1886.1.5(明治19)~ 1981.3.28(昭和56)は茨城県生まれ。大正・昭和期の実業家(戸田建設会長)。初代の戸田利兵衛が築いた戸田組を、’24横浜出張所を皮切りに、’31(S6)名古屋、’36大阪、’37釜石と出張所を開設し、全国組織の総合建設業者へと成長させた。この間、’36資本金200万円の「株式会社戸田組」とした。’61新八重洲ビルに本社屋を完成させ、同年社長を退き、子の戸田順之助に譲り会長となる。

1.建築請負業者の地位向上3要求
大正8年(1919)から昭和5年(1930)にかけて、我々の業界が政府に対しての要求は3問題である。「業界の3問題(片務契約の是正、営業税の改廃、被選挙権の獲得)に関する請願」である。一般の人々の常識からすれば、当時の衆議院議員選挙法で、請負業者は被選挙人になり得ないという規定があったのである。まさに驚きに値する事柄であろう。後に普通選挙法が1925年に実施されるまでこれは生きていた。
 また官側に一方的な片務契約の是正、営業税の改廃については、当時の、いろんな業界団体の必死の働きかけにもかかわらず、長い時間をかけてほんの少しずつしか改善されなかった。業界主流団体の理事会の末席にいた私も、先輩や同僚理事と一緒になって、請願や陳情で何度もお役所詣りをしたのでした。

2.全国建設業協会の結成
鉄道工業社長の菅原通済氏と私の二人が世話人となって、新団体結成の呼びかけの懇談会を開催したのが、昭和23年(1948)2月6日であった。当時私は東京建設業協会の初代会長に推挙されていた。
 全国建設業協会の創立総会は3月16日に開催。ここで私と菅原氏の両名が会長候補に指名された。
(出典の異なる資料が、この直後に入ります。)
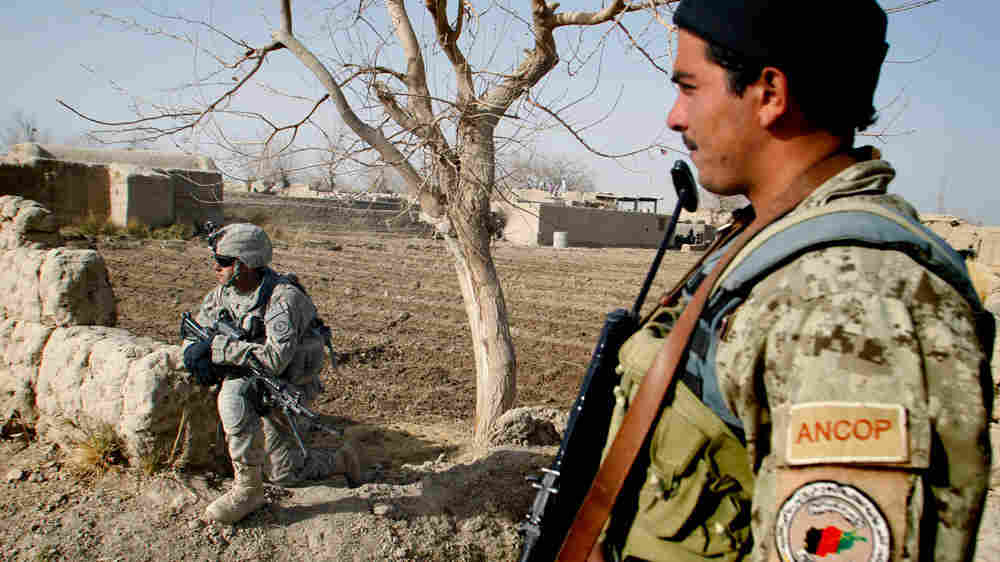 An Afghan police officer (right) stands near a U.S. soldier in the Panjwai district of Kandahar province, Afghanistan, on Dec. 8.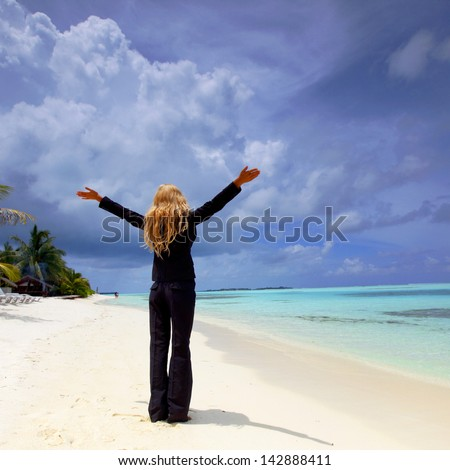 happy  business woman on the desolate ocean coast - stock photo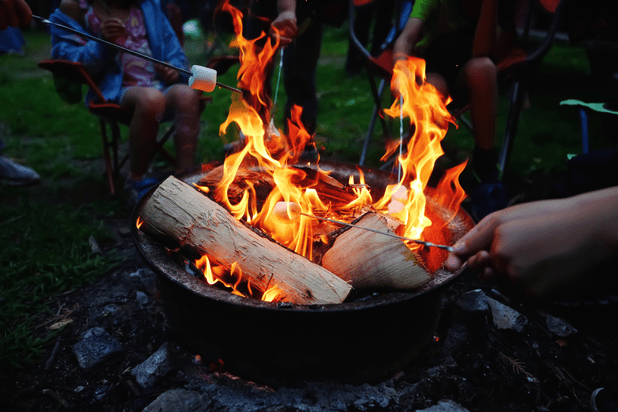 People roasting marshmallows on fire pit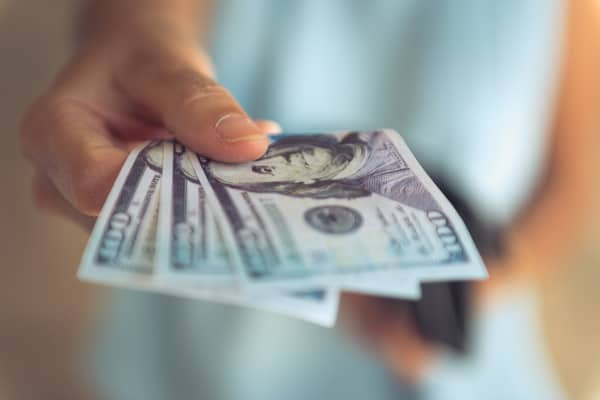 Cash purchases to avoid debts and financial distress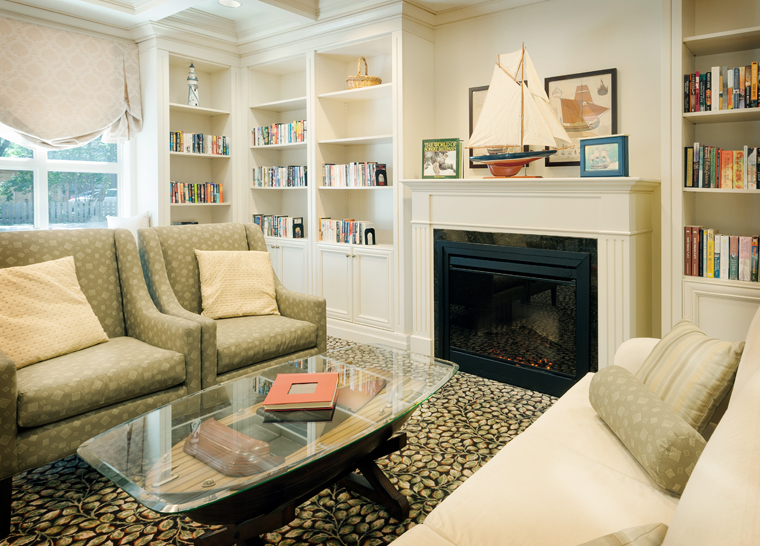 Amica Dundas senior living residence library with fireplace.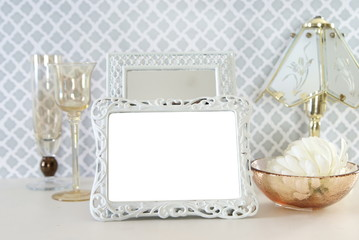 White Metal Blank Photo Frame Staged with Antique Glassware and Lamp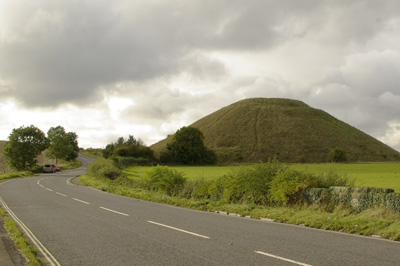large conical hill towering behind a winding main road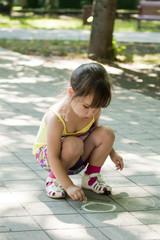 Девочка рисует мелом на тротуарной плитке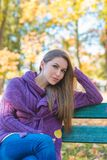 Thoughtful woman relaxing in an autumn park Stock Photo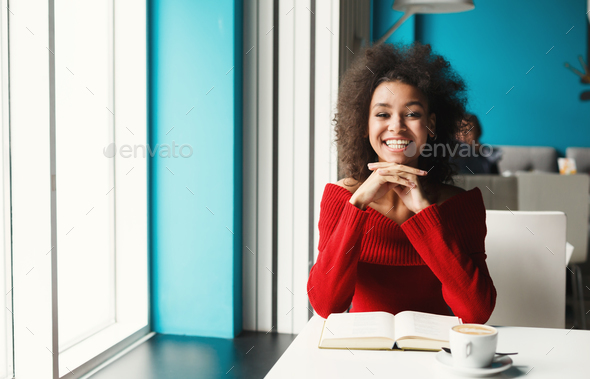 Happy black girl at cafe reading a book - Stock Photo - Images
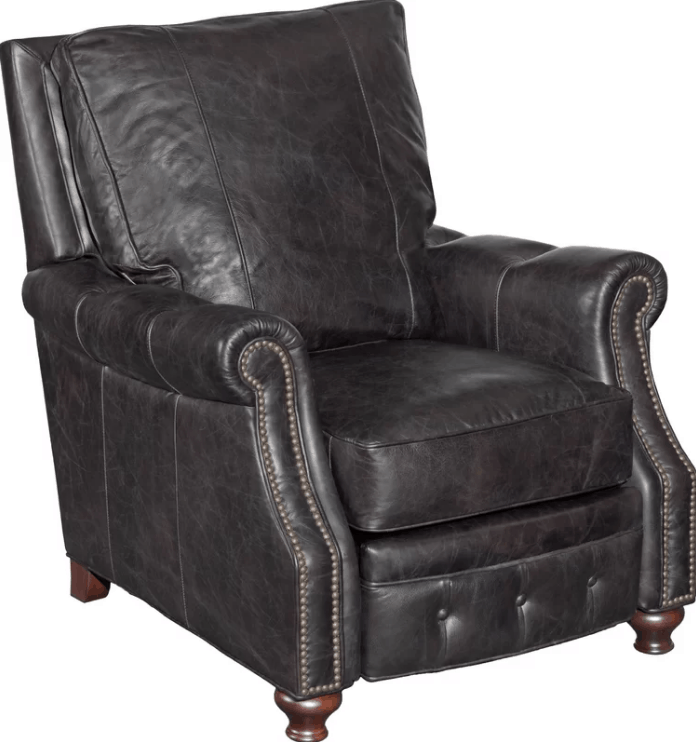 Large manual leather recliner with nailhead trim design and removable cushion seat.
ところが、私を推すグループと菅原氏を推すグループが、真っ二つに割れ、議論百出の総会となった。両者がそれぞれの推薦理由を固執して互いに譲らず、まことに不快な思いをさせられたものである。議論の焦点は、業界と政治との結びつきが是か非かというところに絞られていた。これまでの建設業が不当に低い取り扱いに甘んじていなければならなかったのは、政治との結合が弱かったからだと主張する人は菅原氏を強く推した。
 一方の私の見解は、元来建設業のみならず、産業の興隆というものは、その業界が努力して培った成長力が、時を得た時に初めて果たせるもので、いたずらに国政の権力者や特定の政界の庇護を受けるべきものではない、という持論であった。私としては対立候補者と、それを支持する側の見解は絶対に容認できなかったのである。結局、両者は候補を辞退し、安藤建設の安藤清太郎社長が初代会長に就任で、一件落着した。

3.丹下健三氏設計の東京都本庁舎を受注
戦後コンクリート構造の本格的な建物が施工されるようになって、今でも忘れられない2つの工事がある。最初のものは24年(1949)12月に受注した東京都議会議事堂で、次いで28年4月に新たに受注した東京都本庁舎工事である。特に後者は当時珍しかった指名競技設計によったもので、当時の新鋭建築家の丹下健三氏の作品が当選して、大変注目を集めた話題作であった。
 この本庁舎の設計理念が、建築の工業生産化という思想の先駆であったことは、あまりにも有名である。建築の隅々にまで、寸法でもきちっと寸法どおり押して行くという設計理念を、実際の建築作品で実践されたのは、おそらくこれが最初のものであったといえよう。カーテンウォールという新しい建築外装が、本格的に登場してくる先触れが、この東京都本庁舎であり、わが社は、この先駆的な仕事の先鞭を務めるという光栄を体験したわけであった。また、戸田組の社旗を現場に翻したことは、建築業者として、名誉この上もないことでした。